Ardi tampak iba pada Ghifa, tak menyangka sosok di depannya ini terlihat begitu menyedihkan.
" Bang, jangan terlalu memaksa. Jika tak mampu menyerah tidak apa-apa, "
" Ah..... Tak ku sangka, menyedihkannya diriku yang sekarang" Keluhnya begitu putus asa.
Ardi membiarkan Ghifa mengeluh, meski tanpa solusi setidaknya dia bisa meluapkan isi hatinya.

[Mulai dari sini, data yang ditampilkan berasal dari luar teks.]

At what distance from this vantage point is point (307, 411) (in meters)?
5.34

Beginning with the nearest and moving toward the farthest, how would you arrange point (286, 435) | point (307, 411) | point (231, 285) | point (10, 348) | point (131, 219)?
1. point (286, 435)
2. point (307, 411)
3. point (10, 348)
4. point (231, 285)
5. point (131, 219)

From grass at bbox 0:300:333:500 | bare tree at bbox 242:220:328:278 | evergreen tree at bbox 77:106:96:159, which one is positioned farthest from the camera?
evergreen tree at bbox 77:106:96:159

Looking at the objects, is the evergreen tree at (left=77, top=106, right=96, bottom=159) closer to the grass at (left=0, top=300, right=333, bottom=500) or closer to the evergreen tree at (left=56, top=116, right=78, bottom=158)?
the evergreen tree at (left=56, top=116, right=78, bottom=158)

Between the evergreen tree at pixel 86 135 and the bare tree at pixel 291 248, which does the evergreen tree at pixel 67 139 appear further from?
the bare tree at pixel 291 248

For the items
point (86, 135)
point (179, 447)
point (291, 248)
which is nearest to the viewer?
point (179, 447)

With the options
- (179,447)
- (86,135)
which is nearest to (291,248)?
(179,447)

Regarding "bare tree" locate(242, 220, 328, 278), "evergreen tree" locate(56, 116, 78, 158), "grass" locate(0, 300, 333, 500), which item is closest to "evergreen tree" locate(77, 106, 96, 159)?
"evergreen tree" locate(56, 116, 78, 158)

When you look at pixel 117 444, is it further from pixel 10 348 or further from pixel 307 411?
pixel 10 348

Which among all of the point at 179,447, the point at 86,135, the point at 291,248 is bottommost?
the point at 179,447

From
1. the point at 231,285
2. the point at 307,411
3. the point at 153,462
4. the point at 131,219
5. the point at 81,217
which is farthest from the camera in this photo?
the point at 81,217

" Bang, kenapa ngak ngomong aja sama om Hamdan, dia pasti bantu masalah ini "
Ghifa menatap tajam Ardi, " Ah, sudahlah. Lebih baik bangkrut saja, " jawabnya tak menerima saran Ardi.
Keduanya saling terdiam, bingung hendak berkata apa. Suara obrolan santai para pengunjung lain sedikit terdengar, kesenyapan kedua pria itu masih berlanjut hingga seseorang menghampirinya.
" Ngopi dulu, biar agak asik " dua cangkir kopi hangat tersaji.
" Makasih Bro, lain kali aku bayar sendiri, " Ardi tertawa.
Tama hanya menggeleng, kemudian ikut bergabung duduk di meja suram itu.
" Kusut amat Bang, kenapa?"
Ghifa tak menanggapi pertanyaan Tama, bocah rusuh yang tak jauh beda dengan Ardi. Kadang dia hanya mempersulit keadaan.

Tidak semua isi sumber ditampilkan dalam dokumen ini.